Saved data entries
========
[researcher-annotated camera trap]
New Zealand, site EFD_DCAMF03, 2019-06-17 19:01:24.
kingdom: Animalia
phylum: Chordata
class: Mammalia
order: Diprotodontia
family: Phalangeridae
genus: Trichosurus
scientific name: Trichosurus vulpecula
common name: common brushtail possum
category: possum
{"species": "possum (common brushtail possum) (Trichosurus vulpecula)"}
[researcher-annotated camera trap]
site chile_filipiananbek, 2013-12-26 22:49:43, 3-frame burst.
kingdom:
========
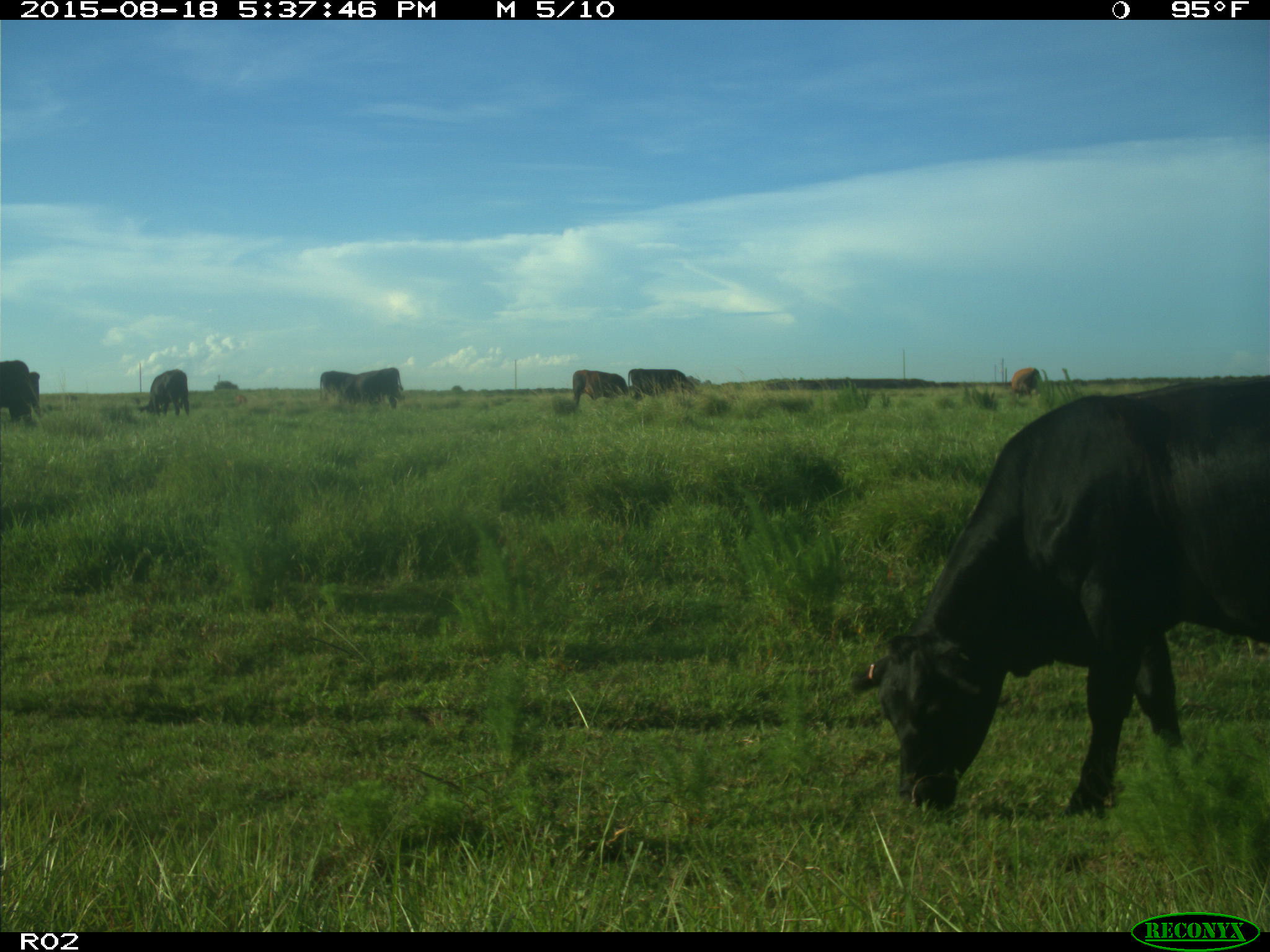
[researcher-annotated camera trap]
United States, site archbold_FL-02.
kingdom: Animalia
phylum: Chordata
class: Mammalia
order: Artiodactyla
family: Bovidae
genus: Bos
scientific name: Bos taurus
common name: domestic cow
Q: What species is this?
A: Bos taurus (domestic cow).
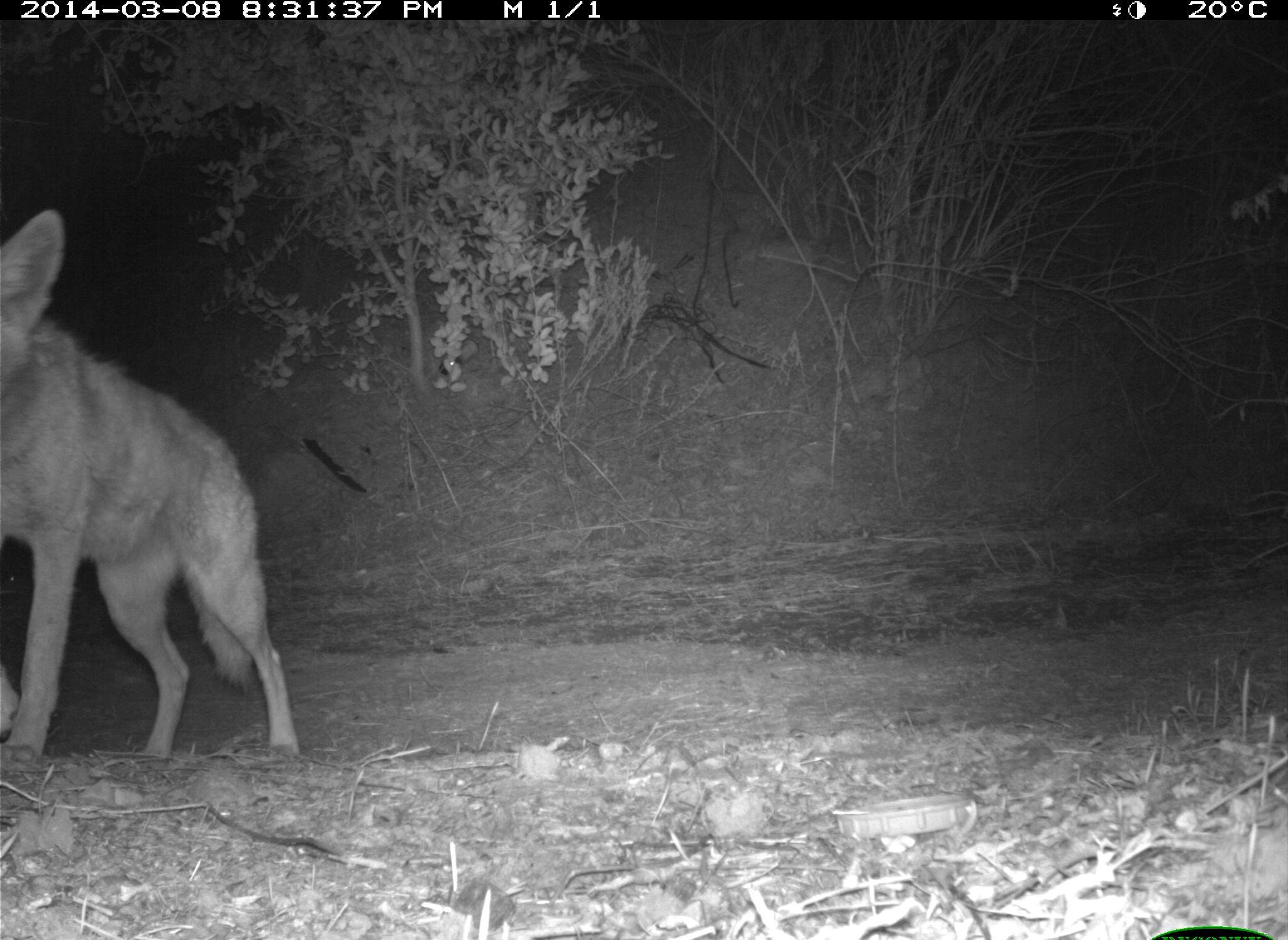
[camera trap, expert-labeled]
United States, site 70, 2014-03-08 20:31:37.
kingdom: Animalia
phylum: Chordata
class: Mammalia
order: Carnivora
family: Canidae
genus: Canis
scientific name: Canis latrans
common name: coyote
========
What to do: Whatever pictures the records hold, omit them; give again exactly the lines from the one containing "A: Bos taurus (domestic cow)." through the one containing "common name: coyote".

Exercise result:
A: Bos taurus (domestic cow).
[camera trap, expert-labeled]
United States, site 70, 2014-03-08 20:31:37.
kingdom: Animalia
phylum: Chordata
class: Mammalia
order: Carnivora
family: Canidae
genus: Canis
scientific name: Canis latrans
common name: coyote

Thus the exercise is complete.